Q3 – “What will my daughter grow up to be?”

Q3 – “What will my daughter grow up to be?”

As a mother of 3 daughters this is a question I’ve often thought about, and obviously if you happen to be the mother or father of daughters or sons or a mixture of sons and daughters you will have the the same question. I don’t think there is a parent who does not look at a newborn baby and think “I wonder who will you be? We’ve welcomed you into our family, but who are you, who are you going to be?”.

Thankfully God knows, and thankfully He chooses usually not to tell us. When we hold our baby in the hospital for the first time do we really want to know? Maybe we do want to know that this child will grow up to be healthy, wealthy and wise. But maybe we don’t want to know the trials that this child will go through, we don’t want to know the heartache they are going to have, the heartache they are going to bring to us, the pain that they are going to suffer. Those are questions that God knows, and God only shows them to us at the point where we need to know.

So what do we wish or pray for our children, if we aren’t going to know what is going to happen?

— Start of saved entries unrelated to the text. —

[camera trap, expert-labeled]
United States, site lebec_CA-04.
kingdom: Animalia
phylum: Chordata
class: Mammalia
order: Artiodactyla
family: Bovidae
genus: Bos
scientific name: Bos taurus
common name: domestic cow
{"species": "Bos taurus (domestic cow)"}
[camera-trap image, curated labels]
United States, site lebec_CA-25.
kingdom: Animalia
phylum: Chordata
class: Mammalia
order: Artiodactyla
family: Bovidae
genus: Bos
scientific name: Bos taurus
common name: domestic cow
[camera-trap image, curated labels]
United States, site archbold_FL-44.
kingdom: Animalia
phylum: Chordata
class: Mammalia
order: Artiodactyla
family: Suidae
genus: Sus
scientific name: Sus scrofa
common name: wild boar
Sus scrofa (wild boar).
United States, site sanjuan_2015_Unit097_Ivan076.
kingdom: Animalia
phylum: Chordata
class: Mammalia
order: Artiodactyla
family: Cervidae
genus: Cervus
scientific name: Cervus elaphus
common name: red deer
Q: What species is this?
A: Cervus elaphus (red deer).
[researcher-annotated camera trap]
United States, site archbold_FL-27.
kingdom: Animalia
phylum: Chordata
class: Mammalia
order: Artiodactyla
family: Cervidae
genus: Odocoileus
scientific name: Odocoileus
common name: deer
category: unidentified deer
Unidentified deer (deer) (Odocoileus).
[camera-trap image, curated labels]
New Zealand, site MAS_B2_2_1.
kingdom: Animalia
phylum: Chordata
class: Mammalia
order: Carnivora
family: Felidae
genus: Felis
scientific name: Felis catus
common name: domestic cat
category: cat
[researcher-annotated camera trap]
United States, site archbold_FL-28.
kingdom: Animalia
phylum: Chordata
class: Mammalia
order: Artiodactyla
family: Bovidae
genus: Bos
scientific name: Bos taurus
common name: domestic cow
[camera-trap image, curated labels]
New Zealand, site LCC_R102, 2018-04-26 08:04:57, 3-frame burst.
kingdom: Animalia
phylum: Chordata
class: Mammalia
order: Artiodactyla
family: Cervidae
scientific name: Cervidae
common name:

What does God want us to ask for our children, how should we pray for our children?

The world would have us to believe that what we want for our children is that they be healthy, wealthy and wise, whether that is because they go to bed early and rise early, or whether they buy the right sort of insurance, or whether they buy right sort of shoes, or whether they buy the right sort of car. The world would have us think that these are the things that matter. But are they the things that matter to God? Are they the things that God wants for our children?

God sees life differently. God sees the important thing as our relationship with him. In the answer to the “Why isn’t life fair?” question we talked about the need to have a right relationship with God, and it is that right relationship with God that we should most want for our children, because that is the thing that will have eternal consequences. And we can start sharing that truth with our children right from the moment when we first hold them in our arms, as we pray for them, as we get to the point where we can read a story to them, to answer their endless questions. Whether they are 3, or 13 or 33 there still seem to be questions they have and we can still do our best to give them godly advice.

Timothy was one of the people that Paul disciples. Paul talked about Timothy’s relationship with his family and we know that his grandmother and his mother were both people who taught him the Scriptures and that ought to be our aim as parents and grandparents and aunts and uncles and friends, to be able to share the Scriptures with our children at whatever opportunity we get. So Paul wrote about Timothy, “But as for you, continue in what you have learned and have firmly believed, knowing from whom you learned it and how from childhood you have been acquainted with the sacred writings, which are able to make you wise for salvation through faith in Christ Jesus.” 2 Timothy 3:14,15 ESV

Now if we are going to do that we need to know Christ Jesus as Lord ourselves, because we can’t lead our children where we haven’t been ourselves. But as we trust in God and as we pray for our children and give godly answers to the best of our ability, and encourage them to read the Scriptures, which are infallible, when we certainly aren’t infallible, then we will have children who are blessed by God and will spend eternity with Him.